Improving safety is the mainstay of management of RBD, including moving sharp objects away from the bed and placing a foam mattress on the floor next to the bed to minimise injury from falling or jumping off the bed. When necessary, low doses of clonazepam or melatonin, or both, can be effective.¹⁵⁴ Memantine or acetylcholinesterase inhibitors improve RBD in some cases.¹⁴³ Hypersomnia is also common in patients with Lewy body dementias, due to varying degrees of nocturnal sleep fragmentation, sleep apnoea, periodic limb movements and associated arousals, and alterations in the intrinsic sleep–wake physiology. Treatment of these causes of hypersomnia should be considered, including nasal continuous positive airway pressure for obstructive sleep apnoea and dopaminergic or other drugs for management of periodic limb movements. Wake-promoting drugs such as modafinil can be used for hypersomnia, but they have not been tested in randomised controlled trials. Insomnia can be treated with low doses of melatonin, sedatives or hypnotics, or mirtazapine (but mirtazapine can aggravate RBD).

For management of autonomic dysfunction, non-pharmacological treatments include increasing salt in the diet, use of compression stockings or an abdominal binder for orthostatic hypotension, elevation of the head of the bed during sleep to promote vasomotor tone while minimising supine hypertension, and increasing fluid intake and fibre in the diet for constipation. Dopaminergic drugs and atypical antipsychotics can exacerbate orthostatic hypotension; dose decreases are sometimes needed. Antihypertensive drugs can be withdrawn. Cholinergic stimulation in the gut from acetylcholinesterase inhibitors, which can cause diarrhoea in some patients, can ameliorate constipation in patients with Lewy body disease. Many drugs prescribed for urinary incontinence have anticholinergic activity and the potential benefit needs to be weighed against risk of cognitive worsening and delirium.

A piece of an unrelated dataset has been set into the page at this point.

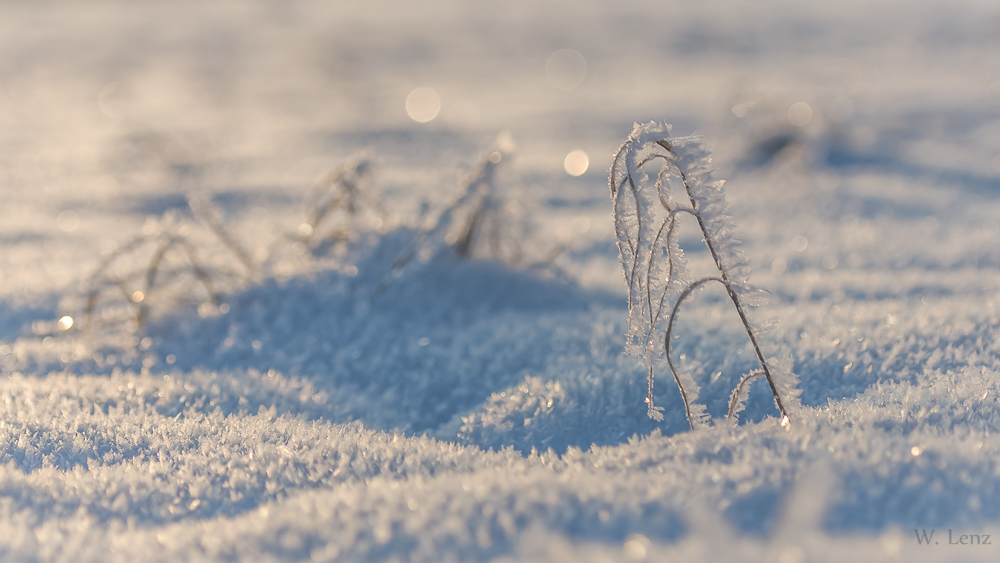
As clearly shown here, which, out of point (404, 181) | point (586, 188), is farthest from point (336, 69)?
point (586, 188)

Despite no systematic evidence for the use of non-pharmacological strategies, cognitive behavioural therapy is effective for depression in patients with Parkinson’s disease.¹⁵⁵ However, cognitive impairment probably reduces feasibility of this treatment and is an exclusion criterion in many studies. Coping mechanisms for visual hallucinations might help some patients. Education and support to caregivers are important.

As for other neurodegenerative disorders, developing new drugs with disease-modifying effects is the most urgent need in Lewy body dementia. Numerous pathways and targets are being explored for Parkinson’s disease and Alzheimer’s disease, and strategies targeting the misfolding of proteins such as tau, amyloid, and α-synuclein are also likely to be relevant for dementia with Lewy bodies and Parkinson’s disease dementia. Modulating α-synuclein toxicity, for example by targeting heat shock proteins^156,157 or by manipulating chaperone-mediated autophagy,¹⁵⁸ are promising strategies. Alternative strategies include potential neuroprotective drugs such as adenosine-receptor blockers, monoamine oxidase inhibitors, antioxidative drugs, nerve growth factor, and stem-cell therapy, and multi-target drugs with neuroprotective and neurorestorative activity.¹⁵⁹ However, several challenges need to be overcome before such strategies can be successfully introduced.¹⁶⁰ Improving diagnosis by developing new biomarkers, better understanding of genetics, clarifying terminology and criteria, and determining protective and risk factors are all important (panel 4).

Our understanding of Lewy body dementias has progressed greatly over the past 10 years. Despite the criticism of the 2005 consensus criteria for their poor sensitivity, they have led to major advances in understanding of dementia with Lewy bodies and refinement of diagnostic accuracy and management. At the same time, the realisation that patients with Parkinson’s disease often develop cognitive deficits and dementia has also led to extensive research efforts and new diagnostic criteria for Parkinson’s disease dementia and MCI-PD. Several challenges remain. Perhaps the next step is for all interested parties to participate in the next international workshop meeting on dementia with Lewy bodies and to also include Parkinson’s disease dementia and develop new consensus criteria for Lewy body dementias that incorporate not only dementia but also the prodromal and preclinical phases of Lewy body dementias.